Everything good starts with a bacon sarnie
If it starts with a bacon sarnie it’s bound to be good. Well, thats how Crumbs Brewing started so we’re hoping thats true…..
In my spot in the window of Chalk Hills Bakery in Reigate, tucking into my Friday treat (don’t tell my wife, I’m supposed to be on a diet) it struck me that one of the best things about the sarnie is not the bacon or even the sauce, it’s the bread. The soft, white delicious bread that brings everything together in a warm sandwich of loveliness. However, do we ever really give bread the love it deserves?

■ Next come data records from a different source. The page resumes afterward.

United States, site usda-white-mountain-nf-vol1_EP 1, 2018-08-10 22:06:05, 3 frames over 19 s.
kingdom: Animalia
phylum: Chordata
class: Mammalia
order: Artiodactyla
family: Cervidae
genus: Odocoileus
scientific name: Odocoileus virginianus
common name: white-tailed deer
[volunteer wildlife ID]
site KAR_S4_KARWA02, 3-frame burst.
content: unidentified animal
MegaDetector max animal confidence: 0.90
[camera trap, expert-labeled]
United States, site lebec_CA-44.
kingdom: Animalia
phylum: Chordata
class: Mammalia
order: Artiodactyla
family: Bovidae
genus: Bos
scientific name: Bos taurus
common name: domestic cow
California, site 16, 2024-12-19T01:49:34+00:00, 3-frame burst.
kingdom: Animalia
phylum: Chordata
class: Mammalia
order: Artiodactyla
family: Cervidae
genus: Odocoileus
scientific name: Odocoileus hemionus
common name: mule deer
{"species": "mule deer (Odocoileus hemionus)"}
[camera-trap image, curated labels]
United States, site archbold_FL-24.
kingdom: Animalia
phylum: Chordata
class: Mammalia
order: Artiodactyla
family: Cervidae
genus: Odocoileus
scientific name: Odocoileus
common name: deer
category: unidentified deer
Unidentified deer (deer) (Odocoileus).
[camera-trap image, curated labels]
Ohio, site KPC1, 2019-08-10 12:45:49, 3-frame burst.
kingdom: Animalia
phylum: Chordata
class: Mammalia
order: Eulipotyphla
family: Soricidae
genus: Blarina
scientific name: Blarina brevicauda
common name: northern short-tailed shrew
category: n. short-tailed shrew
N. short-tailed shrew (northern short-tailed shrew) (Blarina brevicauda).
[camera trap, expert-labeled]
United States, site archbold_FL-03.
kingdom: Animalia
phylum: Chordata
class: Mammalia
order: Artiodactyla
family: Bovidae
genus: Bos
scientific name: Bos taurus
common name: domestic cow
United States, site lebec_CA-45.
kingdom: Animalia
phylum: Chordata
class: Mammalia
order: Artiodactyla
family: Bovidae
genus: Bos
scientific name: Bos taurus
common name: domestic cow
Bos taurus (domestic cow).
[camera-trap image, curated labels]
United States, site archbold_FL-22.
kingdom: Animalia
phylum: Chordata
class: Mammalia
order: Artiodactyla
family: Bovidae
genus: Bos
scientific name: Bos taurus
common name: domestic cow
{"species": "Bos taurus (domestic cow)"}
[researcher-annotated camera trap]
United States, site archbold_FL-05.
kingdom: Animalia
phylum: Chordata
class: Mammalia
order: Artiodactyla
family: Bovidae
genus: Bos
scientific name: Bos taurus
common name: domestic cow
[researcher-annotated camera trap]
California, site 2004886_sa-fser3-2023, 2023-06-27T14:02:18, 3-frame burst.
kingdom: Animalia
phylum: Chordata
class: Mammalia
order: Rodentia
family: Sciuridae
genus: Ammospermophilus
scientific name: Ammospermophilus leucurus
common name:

Looking around the shop – stacked full of a variety of loaves of all shapes and sizes – I realised what a frustrating life the baker must have. All that effort, skill and artisanship put into something that so often gets over looked or, even worse, wasted when it passes its sell by date. Surely left over bread of such high quality deserves more than becoming bird food?
With a bit of Googling (I’d do anything to avoid what it was I was actually supposed to be working on at the time) it turned out there was an answer. A truly wonderful answer. An answer that was almost as appealing as the bacon sandwich in front of me. The answer was BEER…..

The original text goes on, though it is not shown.